L’incubation terminée, je me mets à la tâche. Quelle structure aiderait l’émergence du contenu ? Je me suis autorisé un désordre à l’intérieur d’une structure chronologique minimale. Peu de place à l’événement, beaucoup aux sentiments qui s’y rattachent. L’important était de m’autoriser à retrouver cette vie passée, dormant là au fond de moi et de donner aux mots jamais dits le temps d’émerger, de venir se poser sur la feuille blanche, de venir à la rencontre de la femme que je suis devenue.

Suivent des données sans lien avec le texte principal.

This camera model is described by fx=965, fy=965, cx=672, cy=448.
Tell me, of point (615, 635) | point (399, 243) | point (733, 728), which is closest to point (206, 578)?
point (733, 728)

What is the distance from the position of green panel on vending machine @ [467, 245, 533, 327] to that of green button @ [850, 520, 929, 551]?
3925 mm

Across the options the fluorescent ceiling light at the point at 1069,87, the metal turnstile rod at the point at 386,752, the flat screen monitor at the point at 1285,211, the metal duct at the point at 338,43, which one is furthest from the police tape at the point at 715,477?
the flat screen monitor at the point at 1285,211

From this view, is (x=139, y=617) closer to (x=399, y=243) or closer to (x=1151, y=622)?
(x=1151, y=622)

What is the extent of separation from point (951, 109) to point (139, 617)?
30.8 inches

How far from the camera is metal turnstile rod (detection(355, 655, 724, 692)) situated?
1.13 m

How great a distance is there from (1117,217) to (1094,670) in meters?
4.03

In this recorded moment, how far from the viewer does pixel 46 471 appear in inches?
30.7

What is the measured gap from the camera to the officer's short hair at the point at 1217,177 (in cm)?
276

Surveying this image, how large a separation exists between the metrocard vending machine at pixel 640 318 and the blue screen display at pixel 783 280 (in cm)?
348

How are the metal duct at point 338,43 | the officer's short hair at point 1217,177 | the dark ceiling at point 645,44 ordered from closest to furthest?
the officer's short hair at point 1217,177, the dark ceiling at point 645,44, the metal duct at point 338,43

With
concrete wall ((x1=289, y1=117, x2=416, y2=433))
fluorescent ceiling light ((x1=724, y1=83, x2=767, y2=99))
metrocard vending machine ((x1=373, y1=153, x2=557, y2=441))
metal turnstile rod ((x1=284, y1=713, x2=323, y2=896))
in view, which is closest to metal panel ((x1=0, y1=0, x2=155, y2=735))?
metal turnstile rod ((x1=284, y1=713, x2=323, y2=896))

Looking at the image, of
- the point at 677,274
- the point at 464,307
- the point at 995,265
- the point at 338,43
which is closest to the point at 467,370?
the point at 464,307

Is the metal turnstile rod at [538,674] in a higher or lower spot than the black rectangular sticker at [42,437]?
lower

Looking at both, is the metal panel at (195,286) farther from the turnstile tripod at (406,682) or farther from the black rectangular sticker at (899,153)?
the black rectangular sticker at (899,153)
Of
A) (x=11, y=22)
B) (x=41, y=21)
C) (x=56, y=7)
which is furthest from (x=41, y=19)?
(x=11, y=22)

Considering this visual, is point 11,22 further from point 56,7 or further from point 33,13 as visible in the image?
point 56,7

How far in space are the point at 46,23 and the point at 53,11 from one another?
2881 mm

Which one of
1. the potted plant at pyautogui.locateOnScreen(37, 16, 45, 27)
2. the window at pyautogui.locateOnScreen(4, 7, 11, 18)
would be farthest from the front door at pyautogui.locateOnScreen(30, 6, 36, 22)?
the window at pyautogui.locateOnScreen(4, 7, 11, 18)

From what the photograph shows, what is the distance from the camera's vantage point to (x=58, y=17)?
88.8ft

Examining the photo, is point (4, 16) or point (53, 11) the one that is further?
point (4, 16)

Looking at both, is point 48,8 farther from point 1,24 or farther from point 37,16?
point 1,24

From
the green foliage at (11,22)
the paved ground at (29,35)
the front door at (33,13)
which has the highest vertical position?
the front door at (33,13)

Tout au long de la démarche, des choix à faire : Quels personnages gravitant autour de moi privilégier ? Quelle place leur donner ? Quelle place prendre ? Quel sera l’angle de mon regard ? Le récit refuse la distance, il est un exercice de proximité. Il ne cherche pas le fil conducteur, il cherche ces fils tout menus qui le tressent : l’anodin, l’insignifiant, le détail, ce qu’on a gardé en marge. C’est cette belle robe bleue portée lors d’un certain Noël, cette mention d’honneur ratée à l’école, cette inquiétude d’une enfant devant le compte d’épicerie trop élevé, cette bonne odeur de la maison d’une grand-maman. Les mots sont au service de ma vie. Ils arpentent les cavernes du passé, enlèvent des pierres, découvrent des perles.
Cette rencontre avec le passé apporte son lot de douleurs, de joies, d’espérance. Ces simples mots réunis en phrases font des tableaux, donnent une poésie à ma vie. À la fin, je peux toucher le texte, le lire, le faire lire. J’ai la sensation de me matérialiser, de rentrer à la maison… »
Si l’écriture d’un récit de vie vous intéresse, vous trouverez sur YouTube, en anglais, Memoir as Soul Work avec Allan Hunter et sur Google, en tapant « récit de vie » ou « histoire de vie », divers sites exposant les bienfaits de l’écriture de ce genre de texte. Vous pouvez également consulter le site du Réseau Québécois pour la pratique des histoires de vie (RQPHV). Cet organisme propose un lieu collectif de réflexion sur les pratiques personnelles et professionnelles à cet égard. Toute personne qui a une expérience pratique dans ce domaine et qui souhaite poursuivre sa réflexion peut devenir membre. Intervenants sociaux, étudiants, auteurs, particuliers en démarche personnelle, chercheurs, malgré des horizons parfois fort éloignés les uns des autres, tous ces gens partagent un intérêt commun : celui de donner de la signification à l’existence à partir du récit de leurs expériences.
De plus, sachez que vous pouvez contribuer au patrimoine culturel en déposant des documents personnels – journal de bord, autobiographie, correspondance – sur le site des Archives Passe-Mémoire qui se consacre à la collecte et à la conservation des écrits personnels du Québec (http://www.archivespassememoire.org).
Si vous souhaitez faire votre généalogie, de nombreuses ressources sont accessibles. Visitez entres autres les sites de Généalogie Québec (https://www.genealogiequebec.com), de Nos origines (www.nosorigines.qc.ca/) ou de la Société de généalogie des Cantons-de-l’Est (http://sgce.whc.ca/accueile.htm). Jetez aussi un coup d’œil sur le site de Bibliothèque et archives nationales du Québec (www.banq.qc.ca). Tout en bas, sous l’onglet « Généalogie », vous trouverez une foule d’informations pertinentes.